**EXTRAIT DU DOCUMENT:**
= = =

Le bronze est ensuite déposé sur une grille et l’évaporation du mercure permet la fixation de l’or sur le bronze. Ces vapeurs de mercure étaient très toxiques pour la santé des artisans.
Viennent ensuite le matage, le brunissage et la mise en couleur de l’or, opérations qui donnent toutes ses nuances à la dorure. Les transitions entre parties mates et brillantes sont confondues de manière homogène.
Ce procédé était réservé aux pièces importantes par leur qualité ou celle de leurs commanditaires. Pour les autres, la dorure à la feuille était fort employée.
* La dorure à la feuille : si la feuille d’or ne contient pas de mercure, ce métal devait être appliqué sur la pièce à dorer, et les risques étaient identiques. En effet, l’or se fixe sur le bronze lors de l’évaporation du mercure.
Une ou deux feuilles d’or très fines posées sur un coussinet étaient appliquées à la brosse sur la pièce bleuie au feu. La finition était la même que pour la dorure à l’or moulu.
Un autre technique de l’époque fut celle des bronzes vernis ou « mis en couleur d’or ». Les néophytes appellent faussement ces pièces « bronzes dorés ». Elles étaient reprises au sortir de la fonte (la « réparure »), puis étaient plongées dans de l’eau-forte (de l’acide). On les terminait en les recouvrant d’un vernis protecteur.
Le XIXe siècle verra l’apparition de la dorure par électrolyse, inventée en 1827 et qui est souvent trop brillante et sans nuances. Son avantage était l’absence de vapeurs toxiques pour les artisans.
Authenticité :
Un bagage théorique est évidemment nécessaire. Mais comme dans tout domaine des antiquités, il faut avoir vu énormément de pièces, les avoir comparées, touchées… apprendre à « sentir » l’objet avant de pouvoir donner un avis sur l’authenticité d’un bronze doré.

= = =

**PROBLÈME:**
Pouvez-vous reprendre le passage sur la dorure du bronze en partant de « Viennent ensuite le » et en allant jusqu'à « à l’or moulu. », tout en substituant « tampon » à « coussinet » ?

**DONNÉES FOURNIES:**
= = =

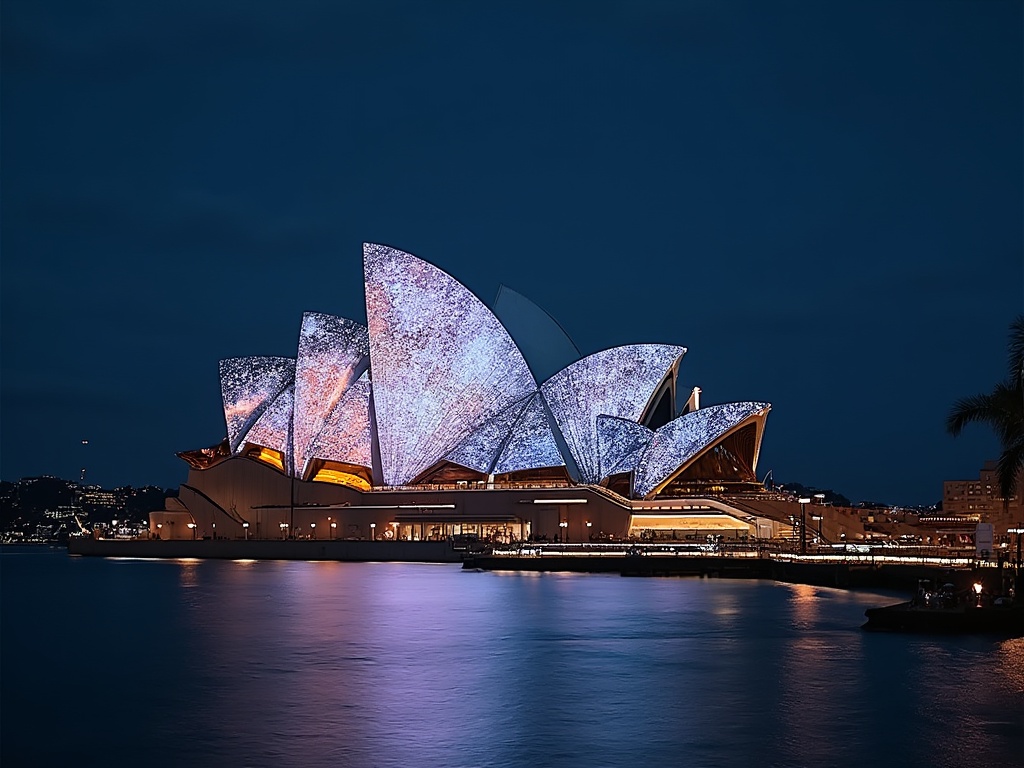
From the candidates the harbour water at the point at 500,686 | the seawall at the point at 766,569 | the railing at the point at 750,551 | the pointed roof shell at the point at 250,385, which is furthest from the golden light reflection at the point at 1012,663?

= = =

**SOLUTION DU PROBLÈME:**
Viennent ensuite le matage, le brunissage et la mise en couleur de l’or, opérations qui donnent toutes ses nuances à la dorure. Les transitions entre parties mates et brillantes sont confondues de manière homogène.
Ce procédé était réservé aux pièces importantes par leur qualité ou celle de leurs commanditaires. Pour les autres, la dorure à la feuille était fort employée.
* La dorure à la feuille : si la feuille d’or ne contient pas de mercure, ce métal devait être appliqué sur la pièce à dorer, et les risques étaient identiques. En effet, l’or se fixe sur le bronze lors de l’évaporation du mercure.
Une ou deux feuilles d’or très fines posées sur un tampon étaient appliquées à la brosse sur la pièce bleuie au feu. La finition était la même que pour la dorure à l’or moulu.